Note: Because $zero register is never overwritten, its validity bit is always in true state! |
---|
The code changes should look like:
class RF {
struct Reg {
uint32 value;
bool is_valid;
Reg() : value(0ull), is_valid(true) { }
} array[REG_MAX_NUM];
public:
uint32 read( Reg_Num);
bool check( Reg_Num num) const { return array[(size_t)num].is_valid; }
void invalidate( Reg_Num num) { array[(size_t)num].is_valid = false; }
void write ( Reg_Num num, uint32 val) {
// ...
assert( array[(size_t)num].is_valid == false);
array[(size_t)num].is_valid = true;
}
};
Control dependency can be represented as a data dependency via PC register.
You have to add validity bit for PC register that is set to false
by jumps and branches — they must be detected with FuncInstr::is_jump() const
method.
But, this bit have to be checked not on decode, but on fetch stage.

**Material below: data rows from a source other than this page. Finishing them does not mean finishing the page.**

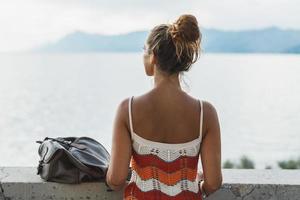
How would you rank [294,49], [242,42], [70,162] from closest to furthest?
[70,162], [294,49], [242,42]

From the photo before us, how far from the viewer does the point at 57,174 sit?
9.34ft

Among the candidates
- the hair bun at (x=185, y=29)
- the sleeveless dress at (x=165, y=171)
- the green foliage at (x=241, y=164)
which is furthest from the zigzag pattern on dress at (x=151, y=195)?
the green foliage at (x=241, y=164)

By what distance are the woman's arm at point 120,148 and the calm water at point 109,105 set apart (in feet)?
22.7

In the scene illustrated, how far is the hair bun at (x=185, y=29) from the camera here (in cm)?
233

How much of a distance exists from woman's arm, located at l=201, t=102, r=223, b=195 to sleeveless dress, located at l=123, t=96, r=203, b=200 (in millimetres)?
29

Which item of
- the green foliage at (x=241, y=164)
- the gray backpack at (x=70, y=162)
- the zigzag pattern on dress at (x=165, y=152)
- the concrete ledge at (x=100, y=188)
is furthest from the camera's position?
the green foliage at (x=241, y=164)

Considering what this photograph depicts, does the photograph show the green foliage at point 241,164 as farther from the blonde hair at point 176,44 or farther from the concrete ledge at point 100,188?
the blonde hair at point 176,44

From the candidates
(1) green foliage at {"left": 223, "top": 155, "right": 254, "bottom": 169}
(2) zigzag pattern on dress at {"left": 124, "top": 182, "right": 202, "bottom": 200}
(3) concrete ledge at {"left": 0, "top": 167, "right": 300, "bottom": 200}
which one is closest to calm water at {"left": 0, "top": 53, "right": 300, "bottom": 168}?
(1) green foliage at {"left": 223, "top": 155, "right": 254, "bottom": 169}

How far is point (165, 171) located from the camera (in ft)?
8.14

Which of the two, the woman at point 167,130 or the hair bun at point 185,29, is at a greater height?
the hair bun at point 185,29

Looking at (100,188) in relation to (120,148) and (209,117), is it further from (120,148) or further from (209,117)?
(209,117)

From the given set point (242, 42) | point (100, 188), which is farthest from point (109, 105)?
point (100, 188)

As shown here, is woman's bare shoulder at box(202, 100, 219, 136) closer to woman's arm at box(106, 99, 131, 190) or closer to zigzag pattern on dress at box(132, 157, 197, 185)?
zigzag pattern on dress at box(132, 157, 197, 185)

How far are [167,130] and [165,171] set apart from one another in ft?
0.63
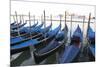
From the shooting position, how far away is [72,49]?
235 centimetres

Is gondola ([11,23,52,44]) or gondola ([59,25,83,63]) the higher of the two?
gondola ([11,23,52,44])

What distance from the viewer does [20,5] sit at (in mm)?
2123

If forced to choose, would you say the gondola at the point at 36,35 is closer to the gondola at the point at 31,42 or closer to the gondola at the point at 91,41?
the gondola at the point at 31,42

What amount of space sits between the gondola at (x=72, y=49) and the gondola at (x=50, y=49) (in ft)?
0.34

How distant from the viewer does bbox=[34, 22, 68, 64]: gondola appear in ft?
7.20

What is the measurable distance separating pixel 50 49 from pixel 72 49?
0.99 ft

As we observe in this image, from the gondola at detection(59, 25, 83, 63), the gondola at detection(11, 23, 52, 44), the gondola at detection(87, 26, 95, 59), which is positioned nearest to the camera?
the gondola at detection(11, 23, 52, 44)

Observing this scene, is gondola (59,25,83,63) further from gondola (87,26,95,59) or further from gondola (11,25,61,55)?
gondola (11,25,61,55)

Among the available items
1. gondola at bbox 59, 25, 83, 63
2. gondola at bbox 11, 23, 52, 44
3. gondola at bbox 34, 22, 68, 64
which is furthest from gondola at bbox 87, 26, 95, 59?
gondola at bbox 11, 23, 52, 44

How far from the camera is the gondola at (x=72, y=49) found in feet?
7.56

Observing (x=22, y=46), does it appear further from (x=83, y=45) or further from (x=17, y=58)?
(x=83, y=45)

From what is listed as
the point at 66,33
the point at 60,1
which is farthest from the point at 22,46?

Note: Non-branch instructions must promote PC by 4 at the decoding stage to continue fetch of next instructions! |
---|
At each stage, the instruction disassembly (if exists) and its result (if exists) should be printed to the std::cout
in the way similar to functional simulator, but preceeded by the stage name and current clock number separated "\t" sign:
Sometimes it is very useful to see what happens inside the machine. One of simpliest ways is per-stage output: simulator shows instruction being proceeded at each stage, like this:
fetch cycle 5: 0x43adcb90
decode cycle 5: ori $t2, $t1, 0xAA00
execute cycle 5: add $t1, $t2, $t3
memory cycle 5: bubble
IPC is printed in the end of simulation.
As in functional simulator, run
has 2 parameters
-
const std::string& tr
with file system path to the trace to execute -
int instrs_to_run
with amount of instructions to be performed
and one extra parameter
-
bool silent
— see above
The code inside is very simple:
PerfMIPS::run(...) {
// .. init
executed_instrs = 0; // this variable is stored inside PerfMIPS class
cycle = 0;
while (executed_instr <= instrs_to_run) {
clock_fetch(cycle);
clock_decode(cycle);
clock_execute(cycle);
clock_memory(cycle);
clock_writeback(cycle); // each instruction writeback increases executed_instrs variable
++cycle;
}
// ..
}
Question: Can calls of clock_fetch and clock_decode be swapped? What about clock_writeback and clock_fetch ? |
---|
Entry point has to be very similar to the FuncSim's one.